* _Objective_
Copy the OpenGL performance post below word for word, from its header through its final sentence.

* _Passage given_
........

OpenGL Performance - performance

First let me explain the application a little bit. This is video security software that can display up to 48 cameras at once. Each video stream gets its own Windows HDC but they all use a shared OpenGL context. I get pretty good performance with OpenGL and it runs on Windows/Linux/Mac. Under the hood the contexts are created using wxWidgets 2.8 wxGLCanvas, but I don't think that has anything to do with the issue.
Now here's the issue. Say I take the same camera and display it in all 48 of my windows. This basically means I'm only decoding 30fps (which is done on a different thread anywa) but displaying up to 1440fps to take decoding out of the picture. I'm using PBOs to transfer the images over, depending on whether pixel shaders and multitexturing are supported I may use those to do YUV->RGB conversion on the GPU. Then I use a quad to position the texture and call SwapBuffers. All the OpenGL calls come from the UI thread. Also I've tried doing YUV->RGB conversion on the CPU and messed with using GL_RGBA and GL_BGRA textures, but all formats still yield roughly the same performance. Now the problem is I'm only getting around 1000fps out of the possible 1440fps (I know I shouldn't be measuring in fps, but its easier in this scenario). The above scenario is using 320x240 (YUV420) video which is roughly only 110MB/sec. If I use a 1280x720 camera then I get roughly the same framerate which is nearly 1.3GB/sec. This tells me that it certainly isn't the texture upload speed. If I do the YUV->RGB conversion and scaling on the CPU and paint using a Windows DC then I can easily get the full 1440fps.

........

* _Dataset extract_
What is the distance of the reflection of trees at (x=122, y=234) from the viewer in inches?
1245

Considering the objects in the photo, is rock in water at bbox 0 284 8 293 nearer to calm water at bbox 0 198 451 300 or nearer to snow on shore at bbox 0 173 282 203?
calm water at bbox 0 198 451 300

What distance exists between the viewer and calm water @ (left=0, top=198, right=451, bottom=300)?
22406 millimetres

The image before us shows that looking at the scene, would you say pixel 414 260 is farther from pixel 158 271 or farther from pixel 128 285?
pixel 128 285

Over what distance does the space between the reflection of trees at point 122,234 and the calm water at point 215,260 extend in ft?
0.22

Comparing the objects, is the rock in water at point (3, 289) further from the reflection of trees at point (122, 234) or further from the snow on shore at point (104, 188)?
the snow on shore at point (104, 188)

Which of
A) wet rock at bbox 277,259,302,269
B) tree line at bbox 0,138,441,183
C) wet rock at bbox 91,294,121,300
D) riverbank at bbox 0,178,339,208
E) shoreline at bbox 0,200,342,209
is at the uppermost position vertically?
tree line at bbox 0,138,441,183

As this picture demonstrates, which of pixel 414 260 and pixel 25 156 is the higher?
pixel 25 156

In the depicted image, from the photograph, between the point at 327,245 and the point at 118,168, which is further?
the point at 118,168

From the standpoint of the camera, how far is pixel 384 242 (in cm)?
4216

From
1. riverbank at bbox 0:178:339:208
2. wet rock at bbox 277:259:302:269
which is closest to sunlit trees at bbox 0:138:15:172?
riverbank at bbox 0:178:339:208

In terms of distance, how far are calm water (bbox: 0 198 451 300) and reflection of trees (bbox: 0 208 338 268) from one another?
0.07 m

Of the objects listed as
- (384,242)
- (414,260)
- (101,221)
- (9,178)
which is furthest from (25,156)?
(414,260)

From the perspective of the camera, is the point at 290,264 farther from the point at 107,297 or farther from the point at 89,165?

........

* _Task answer_
OpenGL Performance - performance

First let me explain the application a little bit. This is video security software that can display up to 48 cameras at once. Each video stream gets its own Windows HDC but they all use a shared OpenGL context. I get pretty good performance with OpenGL and it runs on Windows/Linux/Mac. Under the hood the contexts are created using wxWidgets 2.8 wxGLCanvas, but I don't think that has anything to do with the issue.
Now here's the issue. Say I take the same camera and display it in all 48 of my windows. This basically means I'm only decoding 30fps (which is done on a different thread anywa) but displaying up to 1440fps to take decoding out of the picture. I'm using PBOs to transfer the images over, depending on whether pixel shaders and multitexturing are supported I may use those to do YUV->RGB conversion on the GPU. Then I use a quad to position the texture and call SwapBuffers. All the OpenGL calls come from the UI thread. Also I've tried doing YUV->RGB conversion on the CPU and messed with using GL_RGBA and GL_BGRA textures, but all formats still yield roughly the same performance. Now the problem is I'm only getting around 1000fps out of the possible 1440fps (I know I shouldn't be measuring in fps, but its easier in this scenario). The above scenario is using 320x240 (YUV420) video which is roughly only 110MB/sec. If I use a 1280x720 camera then I get roughly the same framerate which is nearly 1.3GB/sec. This tells me that it certainly isn't the texture upload speed. If I do the YUV->RGB conversion and scaling on the CPU and paint using a Windows DC then I can easily get the full 1440fps.